Hand-dipped chocolates - how to make fillings
How to make fillings for hand-dipped chocolates
Before you can get started on your hand-dipped chocolates, you need to prepare their filling. Learn how to fit a ganache, caramel or fruit gel with a chocolate layer and a solid texture, and cut it to size with a guitar cutter.
GOOD TO KNOW
What should you take to heart when making enrobed or hand-dipped chocolates?
Choose the right fluidity: three drops for a chocolate shell of average thickness, four drops for a thin and crunchy chocolate shell.
For hand-dipping, use a deep, well-filled bowl of tempered chocolate so it maintains a constant temperature for as long as possible and won’t overcrystallise.
Use a clean dipping fork to make sure that you can place the chocolates onto your plastic quite easily.
Only use fillings with a firm, stiff texture covered with a thin but hard layer of chocolate in order to avoid skewing while dipping.
Make sure that the temperature of the fillings isn’t too cold. Keeping them at room temperature is ideal.
Needed:
- Tempered chocolate
- A paper cornet
- A guitar cutter (also known as a ganache cutter)
- Plastic sheets
- A ladle
- Ganache frames
- A filling of your choice (ganache, caramel, fruit gel…)
- A knife
- A sheet of paper
- A very thin tray
- Two plastic boards
Step 1
Pipe tempered chocolate onto a plastic board using a paper cornet and stick a plastic sheet onto it.
Step 2
Spread a thin layer of tempered chocolate evenly onto the plastic sheet. The top and bottom of our filling should be covered with hardened chocolate to make hand-dipping the chocolates easier later on.
Step 3
Fix a number of ganache frames to the plastic sheet and on top of each other with tempered chocolate until you reach the desired height for your filling. 0.6 to 1 cm is ideal. Let these set.
Step 4
Heat up a filling of your choice and gently pour it into the stacked-up ganache frames. Be careful not to overfill it: fill the ganache frames almost to the brim, but leave a bit of space from the top.
Step 5
Make sure the filling is well-spread in the corners and to the sides of the ganache frames.
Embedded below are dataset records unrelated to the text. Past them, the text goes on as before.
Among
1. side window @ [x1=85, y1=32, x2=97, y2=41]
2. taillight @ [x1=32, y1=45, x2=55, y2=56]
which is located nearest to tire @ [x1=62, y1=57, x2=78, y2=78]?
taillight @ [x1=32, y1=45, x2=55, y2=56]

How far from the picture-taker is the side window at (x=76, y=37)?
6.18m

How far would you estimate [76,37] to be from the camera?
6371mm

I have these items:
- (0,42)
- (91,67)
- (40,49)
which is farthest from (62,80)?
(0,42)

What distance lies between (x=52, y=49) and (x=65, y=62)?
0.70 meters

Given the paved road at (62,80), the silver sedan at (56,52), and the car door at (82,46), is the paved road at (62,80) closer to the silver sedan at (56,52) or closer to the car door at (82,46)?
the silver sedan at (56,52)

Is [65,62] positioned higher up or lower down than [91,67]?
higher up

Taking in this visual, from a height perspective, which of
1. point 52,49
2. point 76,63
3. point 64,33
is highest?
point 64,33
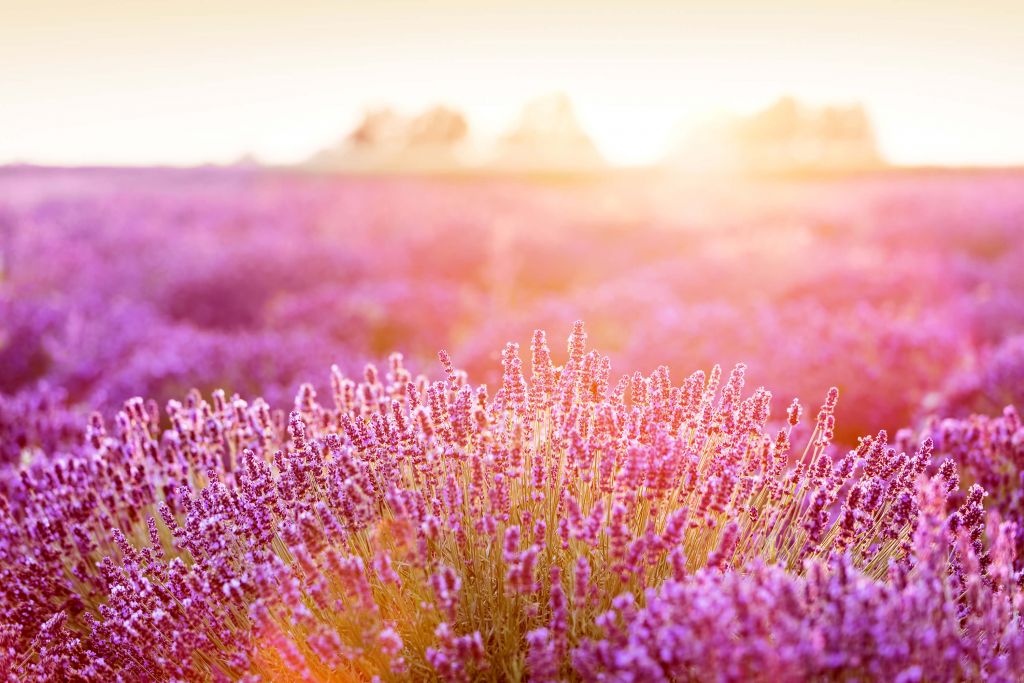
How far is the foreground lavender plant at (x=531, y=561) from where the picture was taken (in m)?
1.54

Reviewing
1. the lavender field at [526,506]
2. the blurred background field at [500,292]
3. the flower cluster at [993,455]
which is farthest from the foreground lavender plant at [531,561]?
the blurred background field at [500,292]

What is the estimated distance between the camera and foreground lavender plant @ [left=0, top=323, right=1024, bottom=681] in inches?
60.6

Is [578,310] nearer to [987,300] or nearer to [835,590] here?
[987,300]

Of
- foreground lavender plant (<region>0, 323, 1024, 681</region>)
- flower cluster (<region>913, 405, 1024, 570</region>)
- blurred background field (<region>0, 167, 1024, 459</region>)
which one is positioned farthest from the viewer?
blurred background field (<region>0, 167, 1024, 459</region>)

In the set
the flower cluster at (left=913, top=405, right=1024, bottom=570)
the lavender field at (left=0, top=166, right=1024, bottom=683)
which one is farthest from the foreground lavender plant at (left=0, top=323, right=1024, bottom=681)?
the flower cluster at (left=913, top=405, right=1024, bottom=570)

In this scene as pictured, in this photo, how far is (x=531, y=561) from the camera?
1818 millimetres

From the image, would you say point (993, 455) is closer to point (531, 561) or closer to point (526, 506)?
point (526, 506)

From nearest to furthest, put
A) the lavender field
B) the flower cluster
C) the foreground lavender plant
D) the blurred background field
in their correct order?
the foreground lavender plant, the lavender field, the flower cluster, the blurred background field

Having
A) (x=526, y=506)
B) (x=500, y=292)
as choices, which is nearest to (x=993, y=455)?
(x=526, y=506)

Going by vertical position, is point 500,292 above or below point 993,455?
below

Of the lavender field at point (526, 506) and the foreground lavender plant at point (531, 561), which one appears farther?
the lavender field at point (526, 506)

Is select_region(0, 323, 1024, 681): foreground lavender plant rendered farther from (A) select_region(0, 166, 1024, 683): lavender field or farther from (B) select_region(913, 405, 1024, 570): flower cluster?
(B) select_region(913, 405, 1024, 570): flower cluster

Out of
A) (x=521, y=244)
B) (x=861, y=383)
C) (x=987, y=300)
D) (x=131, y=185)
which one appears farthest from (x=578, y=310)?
(x=131, y=185)

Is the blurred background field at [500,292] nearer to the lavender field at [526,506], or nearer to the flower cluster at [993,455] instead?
the lavender field at [526,506]
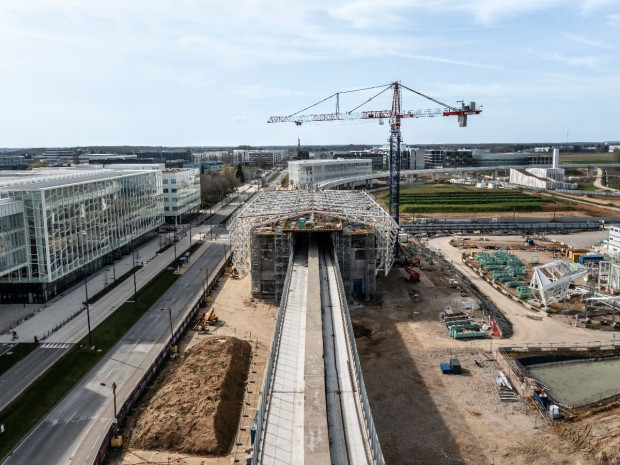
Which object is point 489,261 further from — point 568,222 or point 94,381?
point 94,381

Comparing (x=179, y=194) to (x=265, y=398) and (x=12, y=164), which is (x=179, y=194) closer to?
(x=265, y=398)

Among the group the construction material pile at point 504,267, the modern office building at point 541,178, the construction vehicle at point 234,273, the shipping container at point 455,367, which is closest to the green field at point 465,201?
the modern office building at point 541,178

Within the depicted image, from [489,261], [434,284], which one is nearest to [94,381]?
[434,284]

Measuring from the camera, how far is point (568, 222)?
291 ft

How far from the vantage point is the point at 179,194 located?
3295 inches

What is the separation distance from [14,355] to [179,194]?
52.3 m

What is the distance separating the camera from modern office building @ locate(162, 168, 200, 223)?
82.1 metres

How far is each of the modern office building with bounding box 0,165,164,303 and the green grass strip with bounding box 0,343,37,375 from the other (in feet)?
28.5

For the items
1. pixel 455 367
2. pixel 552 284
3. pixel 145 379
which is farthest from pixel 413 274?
pixel 145 379

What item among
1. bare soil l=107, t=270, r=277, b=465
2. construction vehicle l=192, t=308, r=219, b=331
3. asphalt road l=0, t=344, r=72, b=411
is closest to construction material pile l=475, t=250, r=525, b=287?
bare soil l=107, t=270, r=277, b=465

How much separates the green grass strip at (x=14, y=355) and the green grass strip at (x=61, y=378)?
2877 millimetres

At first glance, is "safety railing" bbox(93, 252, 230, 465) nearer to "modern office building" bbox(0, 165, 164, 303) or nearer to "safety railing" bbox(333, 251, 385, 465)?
"safety railing" bbox(333, 251, 385, 465)

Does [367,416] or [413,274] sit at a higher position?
[367,416]

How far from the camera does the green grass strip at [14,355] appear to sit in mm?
32031
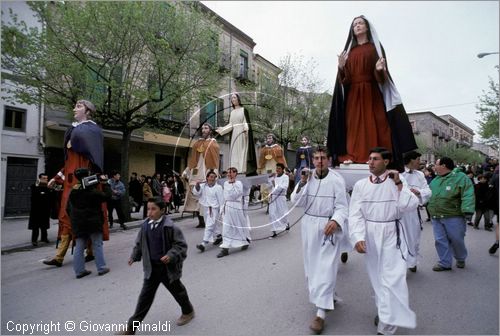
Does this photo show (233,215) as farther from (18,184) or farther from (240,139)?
(18,184)

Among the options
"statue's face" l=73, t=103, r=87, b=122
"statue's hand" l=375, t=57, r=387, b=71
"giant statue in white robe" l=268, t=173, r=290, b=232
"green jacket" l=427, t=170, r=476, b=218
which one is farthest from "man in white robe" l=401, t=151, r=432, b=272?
"statue's face" l=73, t=103, r=87, b=122

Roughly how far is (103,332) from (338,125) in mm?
3827

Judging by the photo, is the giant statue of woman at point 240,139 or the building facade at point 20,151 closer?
the giant statue of woman at point 240,139

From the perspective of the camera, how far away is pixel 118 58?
10320 millimetres

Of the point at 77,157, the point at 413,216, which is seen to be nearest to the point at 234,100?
the point at 77,157

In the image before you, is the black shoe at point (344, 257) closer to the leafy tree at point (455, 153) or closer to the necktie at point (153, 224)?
the necktie at point (153, 224)

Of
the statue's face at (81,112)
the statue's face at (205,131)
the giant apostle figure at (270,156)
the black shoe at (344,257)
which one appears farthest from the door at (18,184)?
the black shoe at (344,257)

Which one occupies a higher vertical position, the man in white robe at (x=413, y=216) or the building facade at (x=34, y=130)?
the building facade at (x=34, y=130)

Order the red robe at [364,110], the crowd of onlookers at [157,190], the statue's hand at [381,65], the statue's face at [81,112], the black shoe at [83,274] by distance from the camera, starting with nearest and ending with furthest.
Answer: the statue's hand at [381,65] < the red robe at [364,110] < the black shoe at [83,274] < the statue's face at [81,112] < the crowd of onlookers at [157,190]

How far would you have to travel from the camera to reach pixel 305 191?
4.34 metres

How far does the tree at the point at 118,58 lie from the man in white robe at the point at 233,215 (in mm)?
4769

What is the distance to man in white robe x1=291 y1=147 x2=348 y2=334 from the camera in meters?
3.91

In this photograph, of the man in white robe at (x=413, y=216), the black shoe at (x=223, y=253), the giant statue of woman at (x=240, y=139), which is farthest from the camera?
the black shoe at (x=223, y=253)

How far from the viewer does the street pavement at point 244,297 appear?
3878 mm
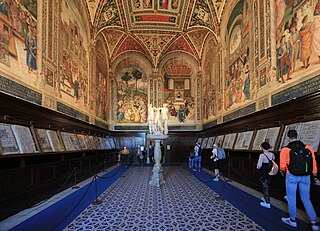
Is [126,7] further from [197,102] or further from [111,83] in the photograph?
[197,102]

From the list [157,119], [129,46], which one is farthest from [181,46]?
[157,119]

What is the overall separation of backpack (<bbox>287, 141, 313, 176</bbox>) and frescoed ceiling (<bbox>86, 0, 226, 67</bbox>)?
10.6 meters

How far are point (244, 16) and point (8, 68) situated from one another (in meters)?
9.34

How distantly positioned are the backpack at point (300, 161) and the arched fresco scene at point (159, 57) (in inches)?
83.6

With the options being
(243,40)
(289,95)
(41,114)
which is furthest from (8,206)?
(243,40)

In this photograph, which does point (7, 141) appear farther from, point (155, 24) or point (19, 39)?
point (155, 24)

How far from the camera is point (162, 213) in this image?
4.73m

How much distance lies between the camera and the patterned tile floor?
398 cm

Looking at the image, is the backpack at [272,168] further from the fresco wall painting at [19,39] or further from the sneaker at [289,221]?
the fresco wall painting at [19,39]

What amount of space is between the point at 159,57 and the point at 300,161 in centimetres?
1512

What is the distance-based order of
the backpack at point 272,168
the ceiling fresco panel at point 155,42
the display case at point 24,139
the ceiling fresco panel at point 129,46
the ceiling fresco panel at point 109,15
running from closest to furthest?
the backpack at point 272,168
the display case at point 24,139
the ceiling fresco panel at point 109,15
the ceiling fresco panel at point 155,42
the ceiling fresco panel at point 129,46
Give them a good shake to level out the filling’s surface.
Step 6
Let the filling harden in a refrigerator at 14 to 16°C overnight.
Step 7
Take the filling out of the refrigerator and apply a thin layer of tempered chocolate on top.
Step 8
Slide the tip of a knife between the filling and the ganache frames to cut it loose. Remove the frames immediately.
Step 9
Cut away and remove any loose parts of filling to create a perfectly clean slab.
Step 10
When the chocolate is dry to the touch, cover it with a sheet of paper and a hard plastic board. Don’t wait until the chocolate has completely set or it will splinter during cutting.
Step 11
Turn the slab over, and remove the plastic sheet and the board that are on top of the filling. Cover it with a second plastic board.
Step 12
Turn the slab over once more, remove the paper sheet and the board.
Step 13
Carefully arrange the slab onto the guitar cutter and cut the filling into the desired shape.
Step 14
If you don’t have a double guitar cutter, slide a very thin tray underneath the slab, put the tray aside and clean the guitar cutter strings.
Step 15
Turn the tray 90°, carefully arrange the slab back onto the cutter, remove the tray and give the filling a second cut.
Step 16
Slide the tray back underneath the slab to pick up all the fillings. Now create hand-dipped chocolates based on one of the techniques demonstrated in our tutorial about hand-dipping chocolates.